**Problem statement**
For each line below with the word "site", write out a copy.
╭─ Excerpted data
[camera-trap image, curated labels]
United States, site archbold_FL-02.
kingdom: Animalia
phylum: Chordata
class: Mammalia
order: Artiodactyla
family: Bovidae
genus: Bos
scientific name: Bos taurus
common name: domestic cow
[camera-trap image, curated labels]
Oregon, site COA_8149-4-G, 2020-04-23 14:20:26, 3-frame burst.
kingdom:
╰─
╭─ Excerpted data
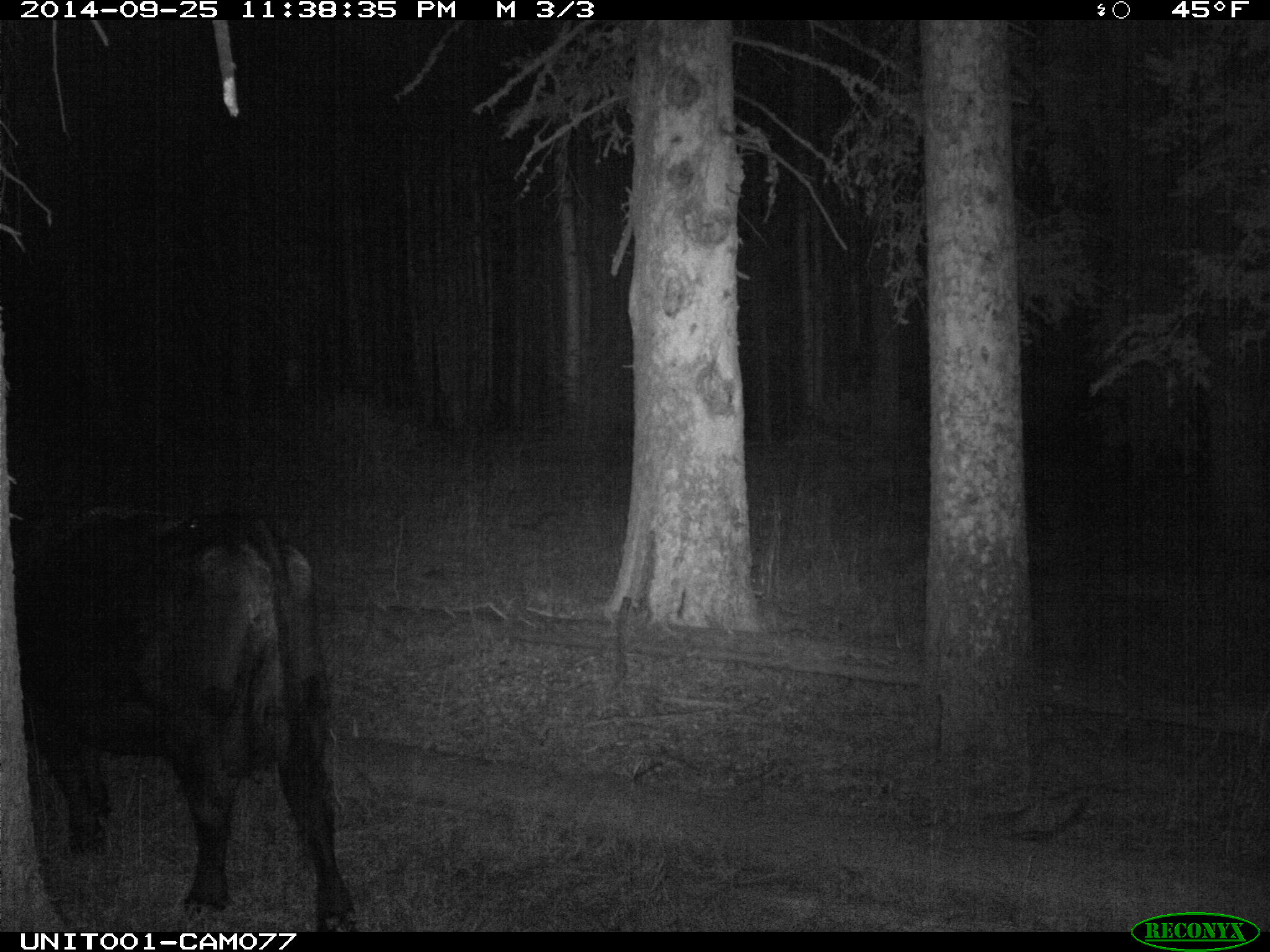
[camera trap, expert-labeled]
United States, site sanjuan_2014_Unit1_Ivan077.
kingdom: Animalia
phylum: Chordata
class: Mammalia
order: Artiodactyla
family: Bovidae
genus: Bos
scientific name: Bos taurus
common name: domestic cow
╰─
**Expected answer**
United States, site archbold_FL-02.
Oregon, site COA_8149-4-G, 2020-04-23 14:20:26, 3-frame burst.
United States, site sanjuan_2014_Unit1_Ivan077.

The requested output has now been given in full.